New York Gov. Cuomo Doubles Down on NC Travel Ban Over Transgender Bathroom Law

Democratic New York Governor Andrew Cuomo is maintaining his executive order barring state employees from traveling to North Carolina on official business because he personally opposes the state's new law that he says doesn't give public accommodation to people who identify as transgender.

(Photo: Reuters/Jonathan Drake)A sign protesting a recent North Carolina law restricting transgender bathroom access adorns the bathroom stalls at the 21C Museum Hotel in Durham, North Carolina May 3, 2016. The hotel installed the restroom signage designed by artist Peregrine Honig last month after North Carolina's "bathroom law" gained national attention, positioning the state at the center of a debate over equality, privacy and religious freedom.

Cuomo signed an executive order last year in response to North Carolina's controversial HB 2 law, which among other things prohibited local governments from passing ordinances allowing men who identify as female to go into women's restrooms.

"Cuomo's administration said Wednesday that following a review of a new North Carolina law replacing a controversial statute seen as discriminatory toward the LGBT community, a ban on non-essential state-funded travel will remain in effect," the Times Union reports.

[Extracted material]
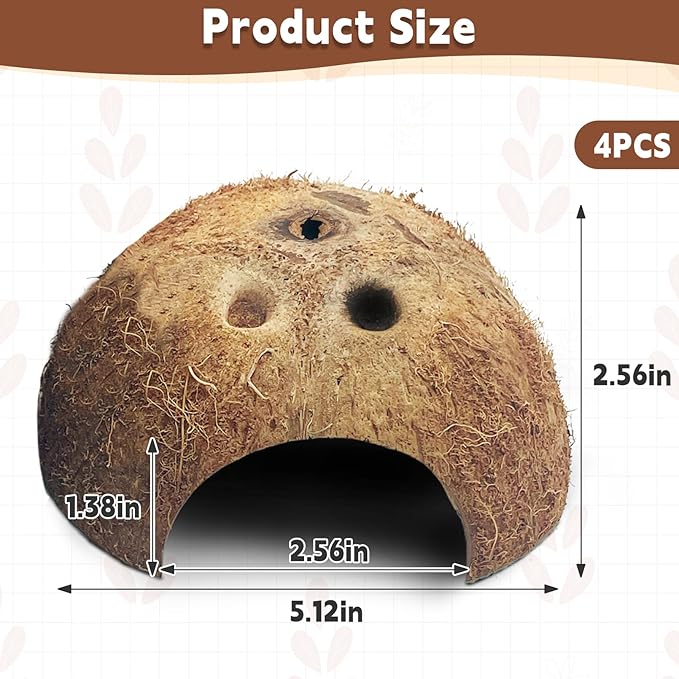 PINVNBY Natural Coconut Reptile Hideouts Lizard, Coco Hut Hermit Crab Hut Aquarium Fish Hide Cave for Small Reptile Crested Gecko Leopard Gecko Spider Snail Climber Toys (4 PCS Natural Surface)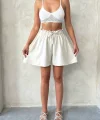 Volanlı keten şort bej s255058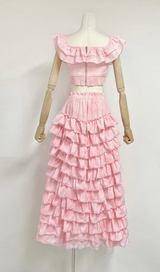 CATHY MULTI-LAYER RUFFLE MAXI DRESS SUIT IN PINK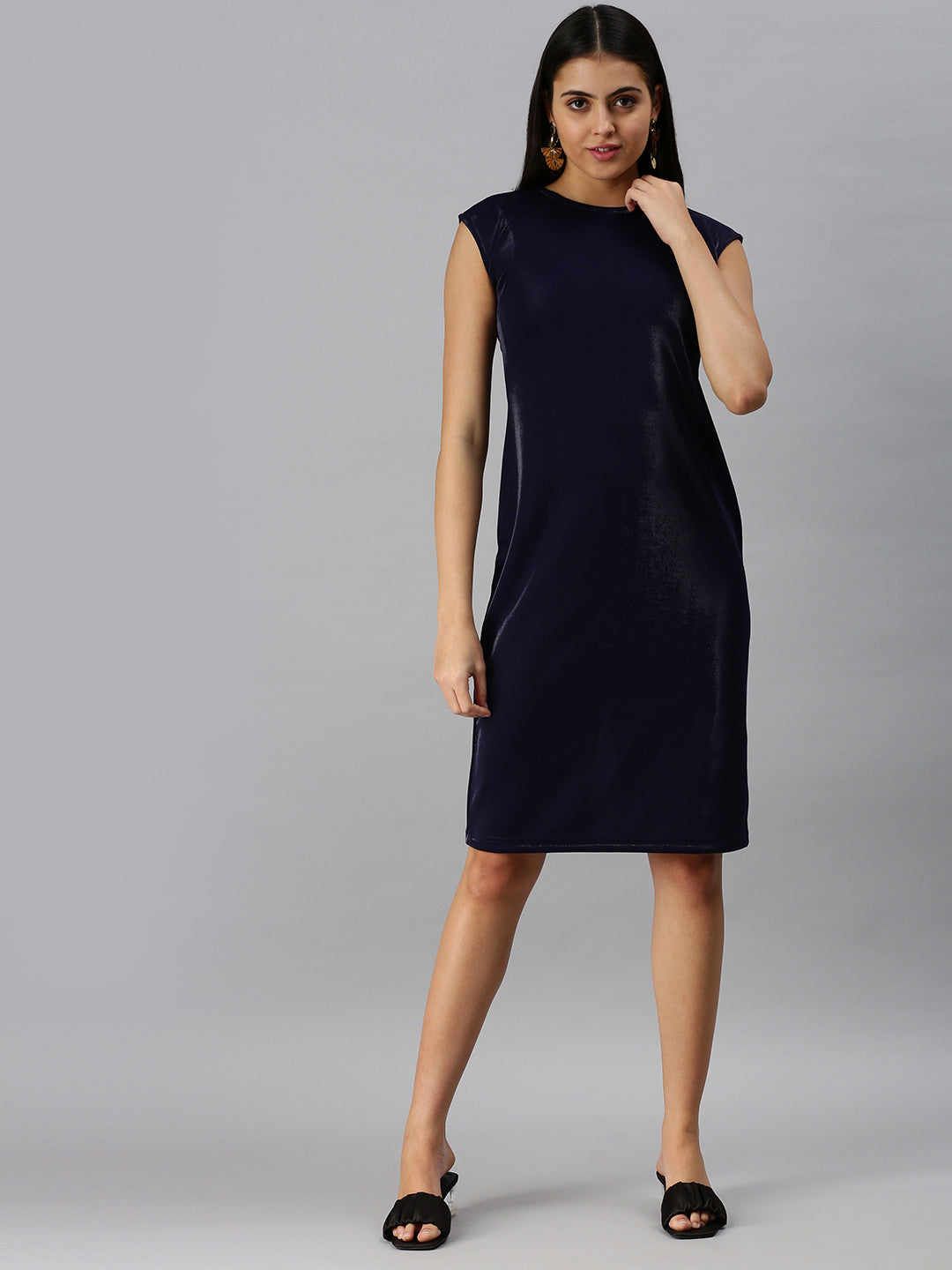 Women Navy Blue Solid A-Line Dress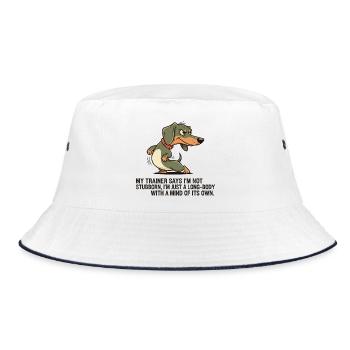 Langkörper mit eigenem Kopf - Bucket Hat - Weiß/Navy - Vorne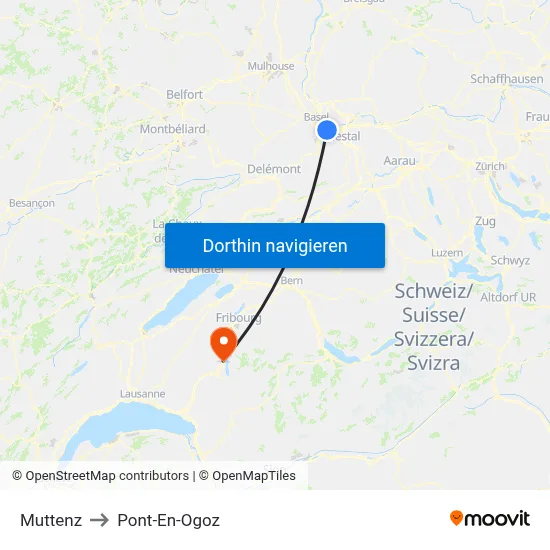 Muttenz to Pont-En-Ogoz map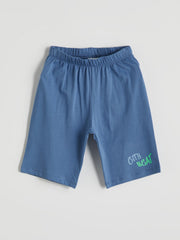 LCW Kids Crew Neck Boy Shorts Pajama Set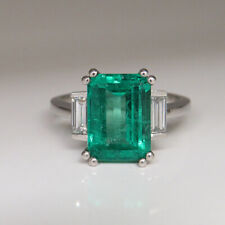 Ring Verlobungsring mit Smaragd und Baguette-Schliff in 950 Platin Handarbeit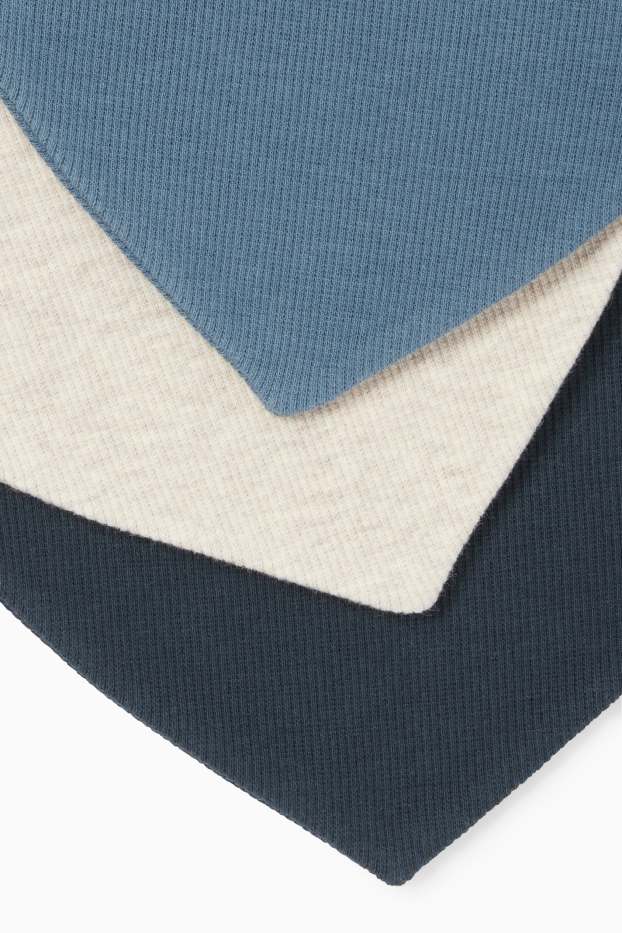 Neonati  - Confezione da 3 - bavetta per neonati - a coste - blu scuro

[Activities]
**1.** In the article on Cuomo's North Carolina travel ban, who designed the restroom signage installed at the 21C Museum Hotel?
**2.** Using the article on Cuomo's North Carolina travel ban, explain in one to three sentences why Cuomo is keeping his executive order in place.
**3.** Continue the article on Cuomo's North Carolina travel ban from where it ends.

[Responses by item number]
**1.** The artist Peregrine Honig.

**2.** Cuomo personally opposes North Carolina's new law, which he says doesn't give public accommodation to people who identify as transgender. His administration reviewed the law that replaced HB 2 and decided that the ban on non-essential state-funded travel would remain in effect.

**3.**
(Photo: Reuters/Mike Segar)New York State Governor Andrew Cuomo delivers his fourth State of the State address from the New York State Capitol in Albany, New York, January 8, 2014.

"The new [North Carolina] law, approved five weeks ago, still bans municipalities from regulating public accommodations through 2020. After that, local governments and state colleges and universities would continue to be banned from regulating access to multiple-occupancy bathrooms, showers and changing facilities."

JoDee Winterhof, the far-left Human Rights Council's senior vice president for policy and political affairs, expressed support for Cuomo's actions in a statement released Wednesday.

"We are grateful for Cuomo's leadership in reaffirming the state's travel ban that makes clear just how devastating this anti-LGBT legislation in North Carolina truly is," stated Winterhof. "His action protects New Yorkers and prevents taxpayer funds from being spent in a state that fundamentally treats LGBT people as second-class citizens."

In March 2016, North Carolina enacted HB 2, a law passed in response to the city of Charlotte approving an ordinance allowing people to enter bathrooms based on the gender they choose to identify as, rather than their birth-sex.

HB 2 garnered much criticism and controversy, with many high profile entities including the NCAA boycotting the state.

In response to the outcry, Cuomo signed an executive order in March 2016 putting a ban on publicly funded travel to North Carolina until the law was repealed.

"As long as there is a law in North Carolina that creates the grounds for discrimination against LGBT people, I am barring non-essential state travel to that state," Cuomo said last year.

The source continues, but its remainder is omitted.